## [GOAL]
Transcribe the full listing below line for line, leaving out the pictures.
------ INFORMATION SUPPLIED
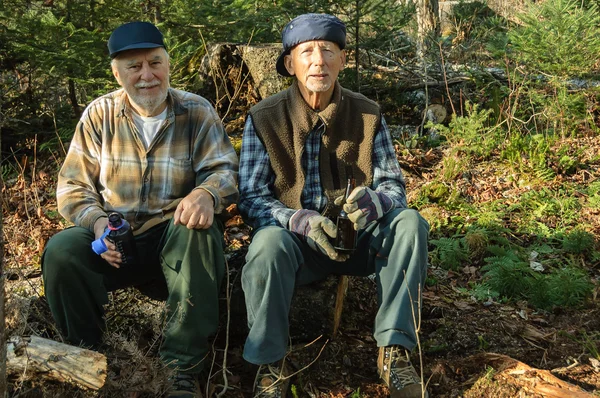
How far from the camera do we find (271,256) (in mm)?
3146

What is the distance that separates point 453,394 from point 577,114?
17.4ft

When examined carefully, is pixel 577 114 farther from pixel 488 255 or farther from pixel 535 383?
pixel 535 383

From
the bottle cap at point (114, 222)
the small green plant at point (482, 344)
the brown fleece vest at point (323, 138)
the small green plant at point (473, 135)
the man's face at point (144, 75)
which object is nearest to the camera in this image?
the bottle cap at point (114, 222)

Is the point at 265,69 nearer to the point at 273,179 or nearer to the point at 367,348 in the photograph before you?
the point at 273,179

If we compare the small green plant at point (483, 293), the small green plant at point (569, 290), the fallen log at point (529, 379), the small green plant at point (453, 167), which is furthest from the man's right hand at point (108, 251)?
the small green plant at point (453, 167)

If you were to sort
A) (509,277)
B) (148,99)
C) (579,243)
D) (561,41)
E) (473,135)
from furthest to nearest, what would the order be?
(561,41), (473,135), (579,243), (509,277), (148,99)

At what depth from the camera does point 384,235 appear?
11.0ft

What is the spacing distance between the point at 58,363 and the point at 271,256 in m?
1.14

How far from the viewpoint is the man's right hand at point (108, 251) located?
321cm

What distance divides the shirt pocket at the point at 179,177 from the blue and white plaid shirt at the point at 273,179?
1.01 ft

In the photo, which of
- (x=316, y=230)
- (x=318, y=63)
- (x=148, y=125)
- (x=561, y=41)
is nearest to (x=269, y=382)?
(x=316, y=230)

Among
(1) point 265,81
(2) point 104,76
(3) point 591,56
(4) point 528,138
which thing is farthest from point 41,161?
(3) point 591,56

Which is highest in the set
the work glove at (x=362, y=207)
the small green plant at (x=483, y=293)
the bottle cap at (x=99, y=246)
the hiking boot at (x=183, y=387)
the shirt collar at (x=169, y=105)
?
the shirt collar at (x=169, y=105)

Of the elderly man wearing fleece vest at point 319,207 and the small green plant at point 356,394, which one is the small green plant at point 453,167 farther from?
the small green plant at point 356,394
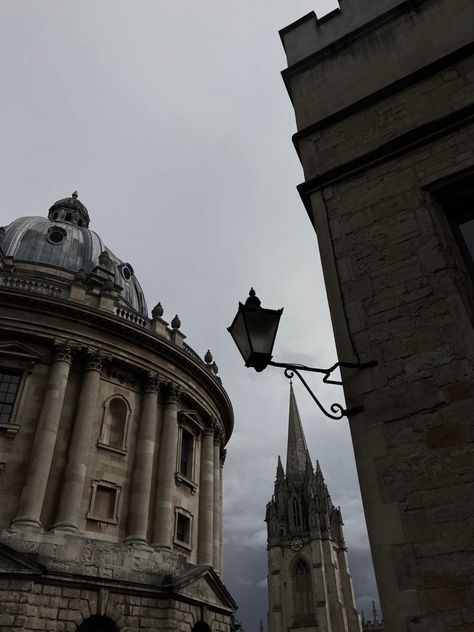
------------
## [ANSWER TO THE TASK]
How far from the camera do we find (271,256) (in mm)?
3146

What is the distance that separates point 453,394 from point 577,114?
17.4ft

When examined carefully, is pixel 577 114 farther from pixel 488 255 or farther from pixel 535 383?
pixel 535 383

From
the bottle cap at point (114, 222)
the small green plant at point (482, 344)
the brown fleece vest at point (323, 138)
the small green plant at point (473, 135)
the man's face at point (144, 75)
which object is nearest to the camera in this image?
the bottle cap at point (114, 222)

Is the point at 265,69 nearer to the point at 273,179 or nearer to the point at 367,348 in the photograph before you?
the point at 273,179

If we compare the small green plant at point (483, 293), the small green plant at point (569, 290), the fallen log at point (529, 379), the small green plant at point (453, 167), which is furthest from the man's right hand at point (108, 251)?
the small green plant at point (453, 167)

If you were to sort
A) (509,277)
B) (148,99)
C) (579,243)
D) (561,41)
E) (473,135)
from furthest to nearest, what would the order be?
(561,41), (473,135), (579,243), (509,277), (148,99)

At what depth from the camera does point 384,235 appear?
11.0ft

What is the spacing distance between the point at 58,363 and the point at 271,256 in m?
1.14

How far from the viewpoint is the man's right hand at point (108, 251) located?
321cm

What distance divides the shirt pocket at the point at 179,177 from the blue and white plaid shirt at the point at 273,179?
1.01 ft

In the photo, which of
- (x=316, y=230)
- (x=318, y=63)
- (x=148, y=125)
- (x=561, y=41)
is nearest to (x=269, y=382)?
(x=316, y=230)

Among
(1) point 265,81
(2) point 104,76
(3) point 591,56
(4) point 528,138
which thing is farthest from point 41,161?
(3) point 591,56

Which is highest in the set
the work glove at (x=362, y=207)
the small green plant at (x=483, y=293)
the bottle cap at (x=99, y=246)
the hiking boot at (x=183, y=387)
the shirt collar at (x=169, y=105)
?
the shirt collar at (x=169, y=105)

Of the elderly man wearing fleece vest at point 319,207 and the small green plant at point 356,394, which one is the small green plant at point 453,167 farther from?
the small green plant at point 356,394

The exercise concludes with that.